:: FRAGMENTO DE TEXTO ::

Como era de esperar, la nueva política
migratoria del Gobierno cubano ha renovado de inmediato la eterna visión del
vaso de agua a medio llenar: hay quienes saludan lo que podríamos llamar
aspectos “positivos”, o se concentran a ver el vaso medio lleno, y otros
destacan lo “negativo”, que es el vacío existente entre el contenido del
líquido y el borde del vaso.
Sin embargo, esta discusión resulta
interminable porque se produce en dos planos paralelos. Quienes ven un paso de
avance en las nuevas medidas tienen toda la razón al destacar que hay una serie
de duplicación de pasos y procedimientos engorrosos que han quedado anulados,
al tiempo que se amplían plazos de estancia y se definen posibilidades, como la
de que un exiliado permanente regrese a vivir a Cuba (algo que en casos
aislados ya existía, pero que ahora se establece de forma extendida aunque
regulada).

:::
:: FILAS DE DATOS ::

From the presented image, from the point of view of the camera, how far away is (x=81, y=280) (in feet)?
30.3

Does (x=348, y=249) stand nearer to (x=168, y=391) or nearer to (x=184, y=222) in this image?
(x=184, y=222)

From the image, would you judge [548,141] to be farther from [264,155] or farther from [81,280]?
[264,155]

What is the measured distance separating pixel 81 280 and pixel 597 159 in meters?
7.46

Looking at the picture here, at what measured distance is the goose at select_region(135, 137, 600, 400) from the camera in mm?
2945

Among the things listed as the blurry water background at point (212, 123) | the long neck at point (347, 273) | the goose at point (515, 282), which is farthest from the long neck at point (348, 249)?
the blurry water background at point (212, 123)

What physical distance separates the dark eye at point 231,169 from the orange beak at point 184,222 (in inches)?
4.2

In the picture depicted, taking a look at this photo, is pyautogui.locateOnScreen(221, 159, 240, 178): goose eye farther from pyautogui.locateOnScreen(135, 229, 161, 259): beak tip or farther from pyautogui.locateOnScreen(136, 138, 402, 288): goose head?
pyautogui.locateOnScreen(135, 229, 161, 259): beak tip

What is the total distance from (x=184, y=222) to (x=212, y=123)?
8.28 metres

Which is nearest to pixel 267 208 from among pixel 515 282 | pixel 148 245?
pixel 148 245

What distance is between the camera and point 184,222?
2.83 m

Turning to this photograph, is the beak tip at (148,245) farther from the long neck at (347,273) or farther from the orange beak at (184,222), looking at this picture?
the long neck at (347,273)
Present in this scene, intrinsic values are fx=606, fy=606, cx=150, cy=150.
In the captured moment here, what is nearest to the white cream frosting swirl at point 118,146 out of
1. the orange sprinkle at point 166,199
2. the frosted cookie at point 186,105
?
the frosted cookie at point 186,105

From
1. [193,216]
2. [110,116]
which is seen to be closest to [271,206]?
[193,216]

:::

> [INSTRUCCIONES DE LA TAREA]:
Continúa el texto sobre la nueva política migratoria cubana a partir de su última oración.

> [RESULTADO]:
Por su parte, los detractores del nuevo
decreto ley ven de forma acertada que las principales restricciones que por
décadas han estado vigentes siguen en pie, y el Gobierno cubano mantiene el
control absoluto para decidir ⎯tanto de forma arbitraria como de acuerdo a sus intereses, la
distinción es intrascendente en un régimen totalitario⎯ quienes salen y quienes entran. Es por ello que la acusación de
que se trata solo de cambios cosméticos tiene una validez absoluta.
Pero más allá de esta discusión hay un
terreno práctico, donde se va a mover la ley, y es el que interesa al Gobierno
cubano. Aquí los objetivos son de dos tipos, y la ley está creada a la
perfección para cumplirlos.
Uno es que la facilidad en los trámites y
el alargamiento de los plazos de estancia tendrá consecuencias inmediatas en
facilitar un incremento de viajes y permanencias en el exterior que desde el
punto de vista económico beneficiará al régimen.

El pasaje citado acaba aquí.